Glossary

Sales Automation

Sales automation is the use of software to handle repetitive sales tasks — follow-ups, data entry, lead assignment, reminders — without a rep doing them manually.

Last updated July 18, 2026

How sales automation works

Sales automation runs on triggers and actions: a trigger is an event (a new lead comes in, a deal sits untouched for five days, an email goes unopened for 48 hours), and an action is what the CRM does in response (assign the lead, send a reminder, notify a manager). A rep or admin defines the rule once, and the CRM executes it every time the trigger fires, with no manual step in between.

This differs from a simple reminder or checklist in that the CRM takes the action itself — sending the email, updating the field, creating the task — rather than just telling a person what to do next.

Example

A rule might say: if a deal has had no activity logged for 7 days and is still in the "Proposal Sent" stage, send the assigned rep a task and notify their manager. The rep doesn't need to remember to check; the CRM surfaces it automatically.

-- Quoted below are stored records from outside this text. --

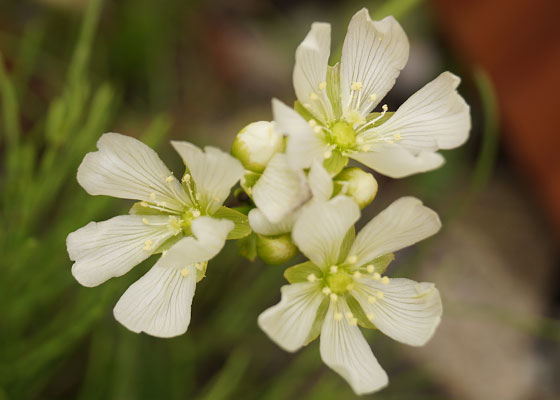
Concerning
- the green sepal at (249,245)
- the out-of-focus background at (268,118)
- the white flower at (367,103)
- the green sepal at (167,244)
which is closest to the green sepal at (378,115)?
the white flower at (367,103)

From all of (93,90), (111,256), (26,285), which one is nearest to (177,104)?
(93,90)

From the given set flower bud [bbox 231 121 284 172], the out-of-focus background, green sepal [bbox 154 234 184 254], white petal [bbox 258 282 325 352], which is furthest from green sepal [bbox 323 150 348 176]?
the out-of-focus background

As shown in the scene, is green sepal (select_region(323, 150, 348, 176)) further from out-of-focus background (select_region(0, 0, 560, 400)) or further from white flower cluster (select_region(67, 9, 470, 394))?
out-of-focus background (select_region(0, 0, 560, 400))

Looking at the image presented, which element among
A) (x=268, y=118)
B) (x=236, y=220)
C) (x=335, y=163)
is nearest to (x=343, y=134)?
(x=335, y=163)

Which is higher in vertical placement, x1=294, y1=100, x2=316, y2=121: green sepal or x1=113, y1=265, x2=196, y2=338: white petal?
x1=294, y1=100, x2=316, y2=121: green sepal

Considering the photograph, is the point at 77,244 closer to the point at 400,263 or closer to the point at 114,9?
the point at 400,263

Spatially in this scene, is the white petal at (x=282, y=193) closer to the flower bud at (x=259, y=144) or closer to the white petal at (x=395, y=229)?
the flower bud at (x=259, y=144)

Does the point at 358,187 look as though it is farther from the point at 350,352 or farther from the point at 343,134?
the point at 350,352
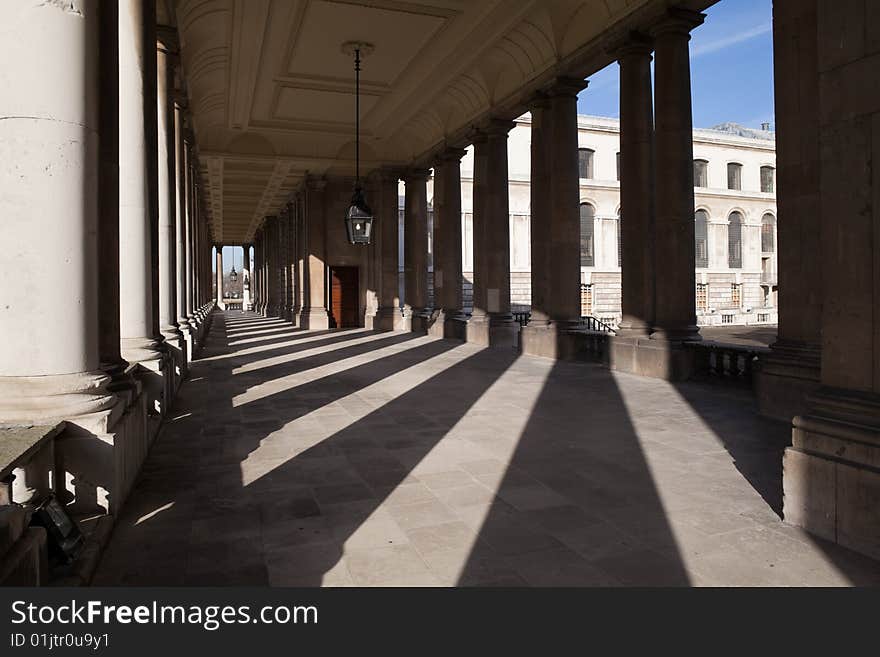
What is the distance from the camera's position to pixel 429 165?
28.0m

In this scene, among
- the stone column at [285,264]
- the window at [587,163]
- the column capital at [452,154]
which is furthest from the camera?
the window at [587,163]

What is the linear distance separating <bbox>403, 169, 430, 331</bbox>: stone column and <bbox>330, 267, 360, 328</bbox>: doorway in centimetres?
419

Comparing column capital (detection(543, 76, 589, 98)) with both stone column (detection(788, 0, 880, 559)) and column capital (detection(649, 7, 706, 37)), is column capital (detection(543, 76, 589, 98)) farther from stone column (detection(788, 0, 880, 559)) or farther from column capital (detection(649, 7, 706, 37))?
stone column (detection(788, 0, 880, 559))

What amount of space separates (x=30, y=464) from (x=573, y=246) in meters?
15.2

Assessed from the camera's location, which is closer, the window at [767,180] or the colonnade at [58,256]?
the colonnade at [58,256]

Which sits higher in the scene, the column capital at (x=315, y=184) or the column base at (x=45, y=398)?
the column capital at (x=315, y=184)

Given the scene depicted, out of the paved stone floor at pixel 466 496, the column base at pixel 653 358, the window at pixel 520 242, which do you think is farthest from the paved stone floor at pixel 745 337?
the window at pixel 520 242

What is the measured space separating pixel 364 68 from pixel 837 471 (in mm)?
18885

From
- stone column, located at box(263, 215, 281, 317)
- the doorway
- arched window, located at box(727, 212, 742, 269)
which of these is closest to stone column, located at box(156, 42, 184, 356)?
the doorway

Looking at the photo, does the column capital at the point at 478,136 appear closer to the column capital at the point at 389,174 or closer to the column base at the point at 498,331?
the column base at the point at 498,331

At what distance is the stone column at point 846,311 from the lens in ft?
14.8

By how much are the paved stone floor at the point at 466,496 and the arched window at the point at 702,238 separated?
44.1 m

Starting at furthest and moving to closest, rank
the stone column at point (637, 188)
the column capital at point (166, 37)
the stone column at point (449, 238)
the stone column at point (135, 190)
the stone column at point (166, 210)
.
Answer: the stone column at point (449, 238)
the stone column at point (637, 188)
the column capital at point (166, 37)
the stone column at point (166, 210)
the stone column at point (135, 190)

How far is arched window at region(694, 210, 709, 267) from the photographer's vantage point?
51812 mm
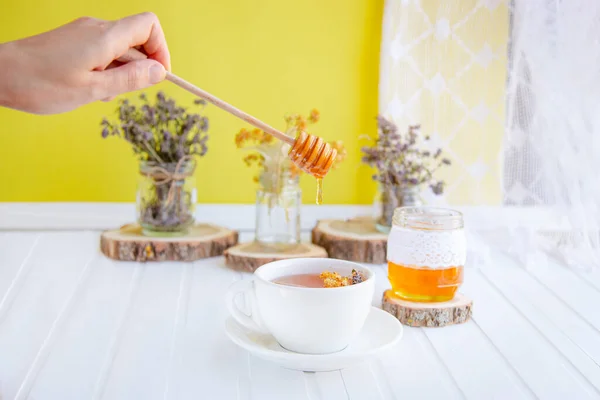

What sales automation typically covers

The most common categories are:

  • Follow-up automation — sending a scheduled email or task reminder after a call, demo, or form fill, without the rep drafting it each time.
  • Lead routing — automatically assigning a new lead to a rep based on territory, workload, or lead source, instead of a manual handoff.
  • Deal-stage updates — moving a deal forward or flagging it as stalled based on activity, replies, or elapsed time.
  • Data entry — logging emails, calls, and form submissions to the right contact or deal record automatically, so reps aren't retyping information the system already has.
  • Internal alerts — notifying a manager when a high-value deal goes quiet or a lead sits unassigned past a set threshold.

Why it matters

Manual follow-up is the single biggest source of dropped deals in small sales teams: a lead goes cold not because the offer was wrong, but because nobody followed up within the window that mattered. Automation makes follow-up timing and lead handoff a property of the system rather than a property of any one rep's memory or workload that day, which is why it tends to move pipeline metrics (response time, follow-up consistency) more reliably than training or willpower alone.

It also reduces the administrative load that pushes reps to abandon CRM data entry in the first place — the less manual upkeep a CRM demands, the more likely the data in it stays accurate.